Opinion: Nursing homes get a break


September 8, 2023

Before last session even began, we knew our nursing homes were overwhelmed with a massive crisis: 15 percent of nursing homes statewide had exhausted their financial reserves, and 10 percent were considering closure. Outside of the Twin Cities area, those numbers were much worse: 17 percent of the homes had no financial reserve and 12 percent were considering closure. With about 350 nursing homes in the state, that put 60 nursing homes without reserves, and 41 considering closure.

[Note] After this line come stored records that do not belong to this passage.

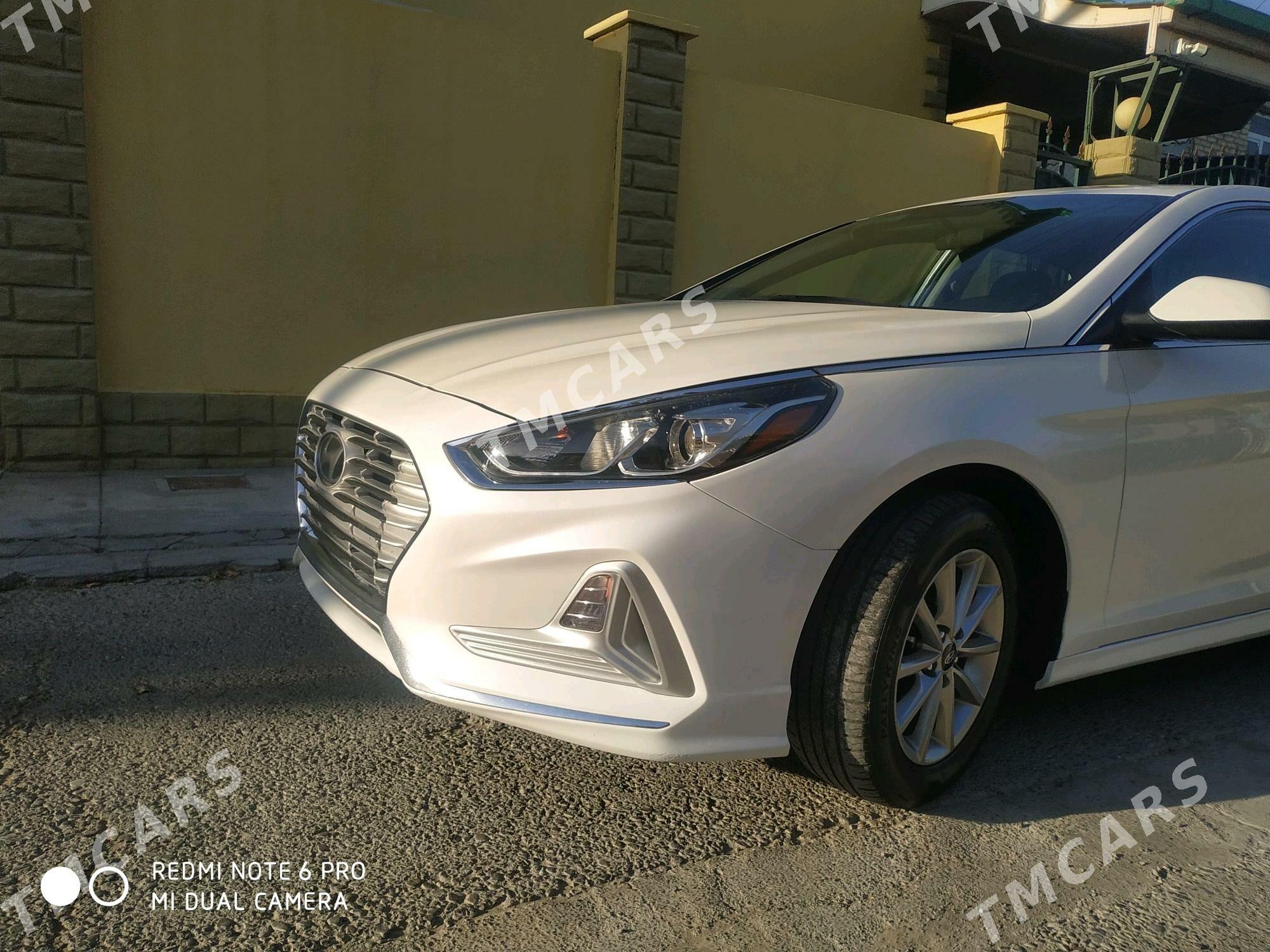 Hyundai Sonata 2019 - 215 000 TMT - Aşgabat - img 10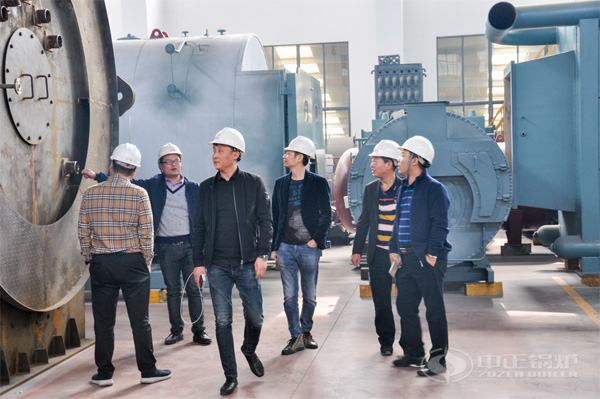 為什么要關(guān)注燃?xì)鈱?dǎo)熱油爐是否缺水呢？-無(wú)錫中正鍋爐有限責(zé)任公司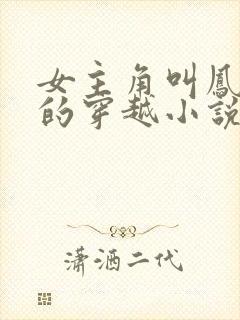 女主角叫凤倾城的穿越小说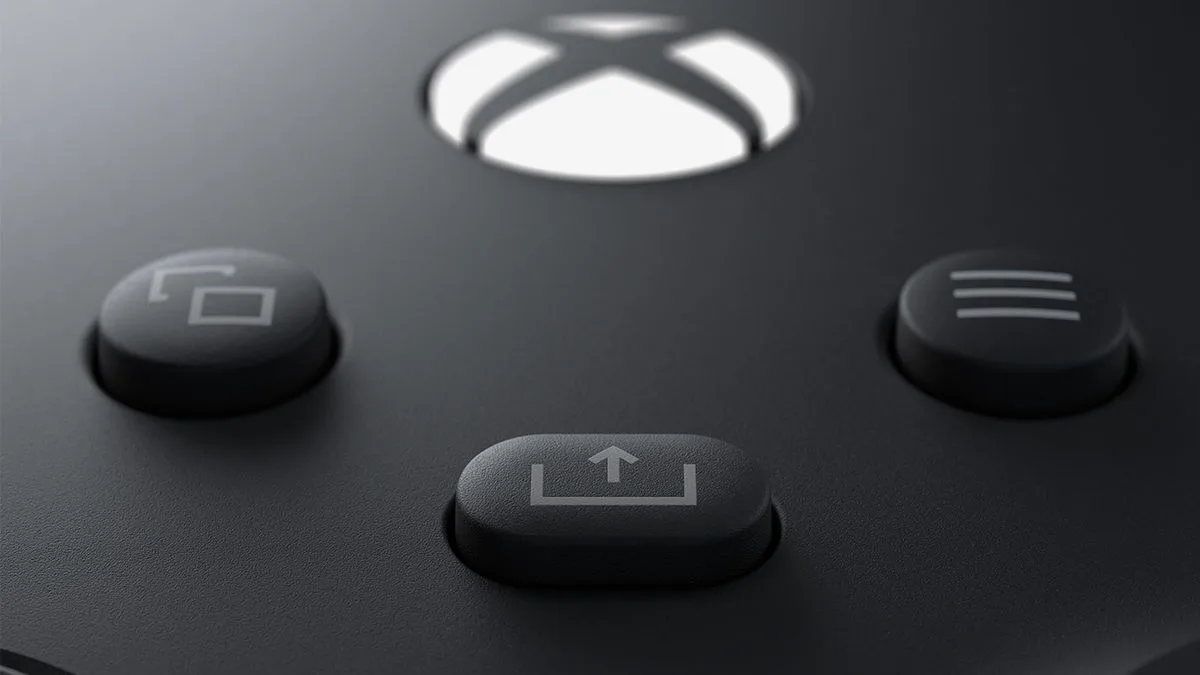 Microsoft Xbox Controller Noir Manettes de jeu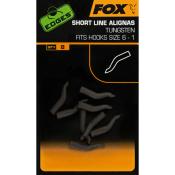 FOX Edges Tungsten Line Alignas Short (x8)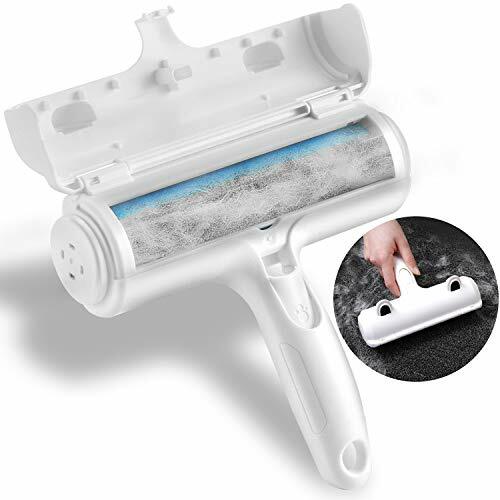Brosse anti poils animaux pour éliminer les touffes sur les vêtements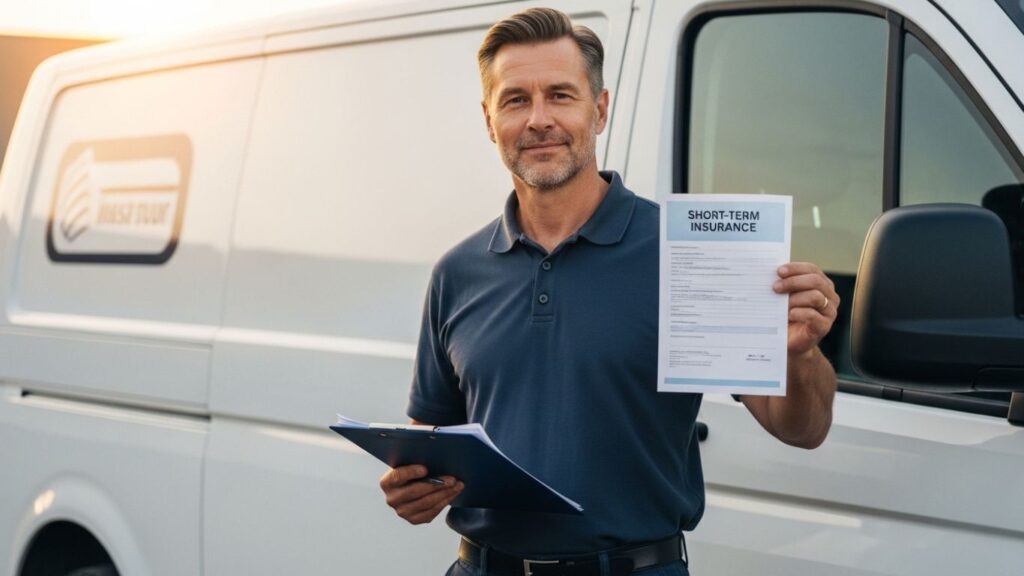 Owner operator van insurance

This crisis was created from the combination of raging inflation and delayed government payments, delivered months after services had been given. Due to the strain of staffing shortages, many of the homes that were able to remain open were still forced to limit the patients they could care for in their facilities. There’s no doubt about it, they were on a cliff with no lifeline to speak of.

Luckily, nursing homes across the state are finally seeing the result of work done during the last legislative session. Senate Republicans fought for a $300 million deal to help nursing homes amidst this historic crisis. The agreement included direct grants, facility rate increases, and a workforce incentive fund that equated to about $1.1 million for every nursing home in the state. The homes that were previously left without a lifeline are now seeing a light at the end of the tunnel. Though staffing shortages and bed shortages were affecting all homes throughout the state, our rural facilities were taking the biggest hit.

Because of the legislative deal, six homes in District 11 will be receiving critical funding: Community Memorial Hospital [Sunnyside Care Center] in Cloquet, Inter-Faith Care Center in Carlton, Moose Lake Village, Sandstone Health Care Center, St. Clare Living Community of Mora, and The Estates at Rush City. These locations received one payment at the start of August with plans to receive an identical payment in August 2024. Each facility is receiving $225,000, plus an additional $4,000 for each active bed they operate.

I’m hopeful that this means families with loved ones that need extra care will be able to find a nursing home in their area, without having to travel across the state to find care for their loved ones.

Though this news is comforting, the road to get this funding was not easy. Senate Republicans fought to make this issue a priority. These are the homes that take care of our most vulnerable, our seniors, and their families rely on these homes. These homes and their staff are valued for the services they provide, and we should have helped them at the first signs of distress. I found it incredibly disheartening that this crisis was used as a bargaining chip, when it should have been a bipartisan effort to help our Minnesota families from the start.

While I am relieved to see our homes getting the aid they need, we know this isn’t enough. This is not a long-term solution. These homes will not find stability unless there is a permanent fix to the Medicare reimbursement system. I am hopeful that this will help families keep vulnerable loved ones close by as they receive care, but I also know that this is an issue that will need revisiting. These homes do so much for our families, and it is incredibly important that we continue supporting their efforts.

Sen Jason Rarick represents District 11 in the Minnesota Legislature, which includes all of Carlton County.